Contribution of the sympathetic nervous system to vascular resistance in conscious young and adult spontaneously hypertensive rats.

Abstract
Although evidence exists for exaggerated sympathetic nervous system activity in spontaneously hypertensive rats (SHR), there are no studies in conscious animals that directly demonstrate that this increased activity is functionally involved in the elevated vascular resistance of these animals. In our present study, 8-week-old and 13-week-old SHR and Wistar Kyoto controls (WKY) were chronically instrumented with arterial and venous catheters and miniaturized pulsed Doppler flow probes on the renal and mesenteric arteries and lower abdominal aorta. While the rats were conscious and unrestrained, hexamethonium was administered intravenously to block sympathetic nervous system transmission. Prior to hexamethonium, the mean arterial pressure of young SHR and WKY averaged 123 plus or minus 5 and 109 plus or minus 4 mm Hg respectively (p smaller than 0.05), while adult SHR and WKY averaged 159 plus or minus 7 and 128 plus or minus 3 mm Hg respectively (p smaller than 0.05).
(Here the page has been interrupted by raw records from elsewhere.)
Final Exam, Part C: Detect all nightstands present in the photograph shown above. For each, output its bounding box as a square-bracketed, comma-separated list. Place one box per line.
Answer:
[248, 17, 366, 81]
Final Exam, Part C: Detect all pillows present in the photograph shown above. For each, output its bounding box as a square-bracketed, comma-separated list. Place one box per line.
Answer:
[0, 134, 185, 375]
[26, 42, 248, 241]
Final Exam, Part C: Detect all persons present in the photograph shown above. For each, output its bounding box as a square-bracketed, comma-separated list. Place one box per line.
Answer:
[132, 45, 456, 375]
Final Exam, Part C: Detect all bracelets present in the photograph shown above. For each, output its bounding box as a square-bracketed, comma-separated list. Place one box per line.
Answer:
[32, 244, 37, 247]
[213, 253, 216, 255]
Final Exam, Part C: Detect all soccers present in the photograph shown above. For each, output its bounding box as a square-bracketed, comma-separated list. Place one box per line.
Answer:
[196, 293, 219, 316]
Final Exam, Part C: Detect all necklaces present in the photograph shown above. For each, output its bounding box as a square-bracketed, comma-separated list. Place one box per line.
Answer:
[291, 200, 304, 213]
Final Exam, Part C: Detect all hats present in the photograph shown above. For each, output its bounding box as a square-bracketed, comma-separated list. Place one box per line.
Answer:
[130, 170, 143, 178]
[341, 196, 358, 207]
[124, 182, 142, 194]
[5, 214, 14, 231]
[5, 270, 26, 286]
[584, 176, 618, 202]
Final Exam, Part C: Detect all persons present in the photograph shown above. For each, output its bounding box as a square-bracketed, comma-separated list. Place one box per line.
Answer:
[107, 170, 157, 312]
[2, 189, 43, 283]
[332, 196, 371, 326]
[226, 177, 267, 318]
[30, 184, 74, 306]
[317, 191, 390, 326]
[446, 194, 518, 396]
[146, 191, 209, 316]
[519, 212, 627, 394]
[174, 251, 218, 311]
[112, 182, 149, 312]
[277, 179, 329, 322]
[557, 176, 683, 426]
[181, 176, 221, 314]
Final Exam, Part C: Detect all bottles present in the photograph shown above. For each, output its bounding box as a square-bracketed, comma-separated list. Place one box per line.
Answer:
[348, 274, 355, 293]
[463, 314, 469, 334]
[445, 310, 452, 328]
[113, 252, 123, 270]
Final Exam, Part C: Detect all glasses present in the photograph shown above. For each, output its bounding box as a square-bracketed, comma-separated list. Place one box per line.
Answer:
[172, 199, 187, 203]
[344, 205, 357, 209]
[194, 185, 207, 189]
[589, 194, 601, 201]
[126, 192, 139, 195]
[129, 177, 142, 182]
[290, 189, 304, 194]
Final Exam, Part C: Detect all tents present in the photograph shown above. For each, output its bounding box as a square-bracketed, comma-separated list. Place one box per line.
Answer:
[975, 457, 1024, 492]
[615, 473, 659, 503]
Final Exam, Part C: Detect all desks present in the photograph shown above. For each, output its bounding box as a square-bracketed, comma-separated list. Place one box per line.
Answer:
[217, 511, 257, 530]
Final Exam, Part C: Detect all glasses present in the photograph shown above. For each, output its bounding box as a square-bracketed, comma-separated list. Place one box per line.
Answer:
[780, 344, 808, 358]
Hexamethonium produced an equivalent fall in arterial pressure of young SHR (-32%) and WKY (-30%) and adult SHR (-39%) and WKY (-41%). Vascular resistance was reduced by hexamethonium in the kidney, gut, and hindquarters, but the percent changes were not significant between SHR and WKY. These data suggest that, in both young and adult SHR, vascular resistance and arterial pressure are sustained at elevated levels by some other mechanism than neurally-derived vasoconstrictor tone.